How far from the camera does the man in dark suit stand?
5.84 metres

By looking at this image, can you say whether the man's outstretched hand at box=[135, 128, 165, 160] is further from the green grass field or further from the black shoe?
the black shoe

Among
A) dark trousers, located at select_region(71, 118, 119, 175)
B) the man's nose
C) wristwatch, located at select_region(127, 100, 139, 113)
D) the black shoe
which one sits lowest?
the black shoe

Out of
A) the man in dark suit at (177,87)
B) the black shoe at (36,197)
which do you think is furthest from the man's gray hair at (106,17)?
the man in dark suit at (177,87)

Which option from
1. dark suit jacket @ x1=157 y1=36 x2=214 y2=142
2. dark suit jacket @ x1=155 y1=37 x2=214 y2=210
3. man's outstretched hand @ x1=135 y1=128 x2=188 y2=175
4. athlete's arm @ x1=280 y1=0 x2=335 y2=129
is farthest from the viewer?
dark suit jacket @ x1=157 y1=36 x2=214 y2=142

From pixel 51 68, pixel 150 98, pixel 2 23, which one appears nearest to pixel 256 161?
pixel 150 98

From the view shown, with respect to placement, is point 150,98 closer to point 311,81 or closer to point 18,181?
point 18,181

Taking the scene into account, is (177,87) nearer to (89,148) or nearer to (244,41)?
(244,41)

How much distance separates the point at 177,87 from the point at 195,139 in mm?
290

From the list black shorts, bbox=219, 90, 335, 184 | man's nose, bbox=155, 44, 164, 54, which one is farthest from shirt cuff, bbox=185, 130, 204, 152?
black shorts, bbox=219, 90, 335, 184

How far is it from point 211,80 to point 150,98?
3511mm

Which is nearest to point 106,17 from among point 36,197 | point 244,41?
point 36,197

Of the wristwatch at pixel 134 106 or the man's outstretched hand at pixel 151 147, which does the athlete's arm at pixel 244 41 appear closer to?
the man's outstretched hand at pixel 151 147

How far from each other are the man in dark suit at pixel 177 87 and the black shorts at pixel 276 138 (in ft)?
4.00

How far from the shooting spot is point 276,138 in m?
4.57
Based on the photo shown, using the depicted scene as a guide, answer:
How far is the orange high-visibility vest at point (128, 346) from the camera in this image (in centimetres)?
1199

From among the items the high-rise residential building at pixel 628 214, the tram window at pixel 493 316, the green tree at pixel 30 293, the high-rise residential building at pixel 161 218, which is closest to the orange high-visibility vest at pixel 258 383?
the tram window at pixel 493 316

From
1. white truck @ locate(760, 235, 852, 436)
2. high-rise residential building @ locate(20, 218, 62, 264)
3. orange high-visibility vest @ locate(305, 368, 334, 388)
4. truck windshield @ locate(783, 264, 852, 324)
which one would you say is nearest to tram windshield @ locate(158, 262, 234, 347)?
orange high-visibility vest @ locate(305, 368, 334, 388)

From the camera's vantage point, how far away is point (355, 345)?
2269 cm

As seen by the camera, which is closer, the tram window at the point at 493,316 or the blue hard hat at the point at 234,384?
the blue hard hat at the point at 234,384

——

GIVEN PROBLEM — Copy out all of the material above word for word, keeping every line as it appears.

ANSWER TO THIS TASK —
How far from the camera does the man in dark suit stand?
5.84 metres

By looking at this image, can you say whether the man's outstretched hand at box=[135, 128, 165, 160] is further from the green grass field or further from the black shoe?
the black shoe

Among
A) dark trousers, located at select_region(71, 118, 119, 175)
B) the man's nose
C) wristwatch, located at select_region(127, 100, 139, 113)
D) the black shoe
which one sits lowest?
the black shoe

Out of
A) the man in dark suit at (177,87)
B) the black shoe at (36,197)
which do you think is furthest from the man's gray hair at (106,17)?
the man in dark suit at (177,87)

Which option from
1. dark suit jacket @ x1=157 y1=36 x2=214 y2=142
2. dark suit jacket @ x1=155 y1=37 x2=214 y2=210
3. man's outstretched hand @ x1=135 y1=128 x2=188 y2=175
4. athlete's arm @ x1=280 y1=0 x2=335 y2=129
is farthest from the viewer?
dark suit jacket @ x1=157 y1=36 x2=214 y2=142

From pixel 51 68, pixel 150 98, pixel 2 23, which one appears nearest to pixel 256 161?
pixel 150 98

From the view shown, with respect to placement, is point 150,98 closer to point 311,81 or closer to point 18,181?
point 18,181

Taking the scene into account, is (177,87) nearer to (89,148) or nearer to (244,41)?
(244,41)

How much distance separates the point at 177,87 from the point at 195,139 in mm?
290

From the list black shorts, bbox=219, 90, 335, 184 | man's nose, bbox=155, 44, 164, 54, which one is farthest from shirt cuff, bbox=185, 130, 204, 152?
black shorts, bbox=219, 90, 335, 184

How far is it from point 211,80 to point 150,98?
3511mm

Which is nearest to point 106,17 from among point 36,197 | point 244,41?
point 36,197

Of the wristwatch at pixel 134 106 or the man's outstretched hand at pixel 151 147, which does the athlete's arm at pixel 244 41 appear closer to?
the man's outstretched hand at pixel 151 147

How far from each other are the man in dark suit at pixel 177 87 and the black shorts at pixel 276 138 (in ft)?
4.00

How far from the shooting spot is point 276,138 in m?
4.57
Based on the photo shown, using the depicted scene as a guide, answer:
How far is the orange high-visibility vest at point (128, 346) from the camera in this image (in centimetres)?
1199

From among the items the high-rise residential building at pixel 628 214, the tram window at pixel 493 316, the green tree at pixel 30 293, the high-rise residential building at pixel 161 218, which is closest to the orange high-visibility vest at pixel 258 383?
the tram window at pixel 493 316

From
1. white truck @ locate(760, 235, 852, 436)
2. high-rise residential building @ locate(20, 218, 62, 264)
3. orange high-visibility vest @ locate(305, 368, 334, 388)
4. truck windshield @ locate(783, 264, 852, 324)
which one would you say is nearest to tram windshield @ locate(158, 262, 234, 347)?
orange high-visibility vest @ locate(305, 368, 334, 388)

From the camera's vantage point, how far away is point (355, 345)?
2269 cm

As seen by the camera, which is closer, the tram window at the point at 493,316 or the blue hard hat at the point at 234,384?
the blue hard hat at the point at 234,384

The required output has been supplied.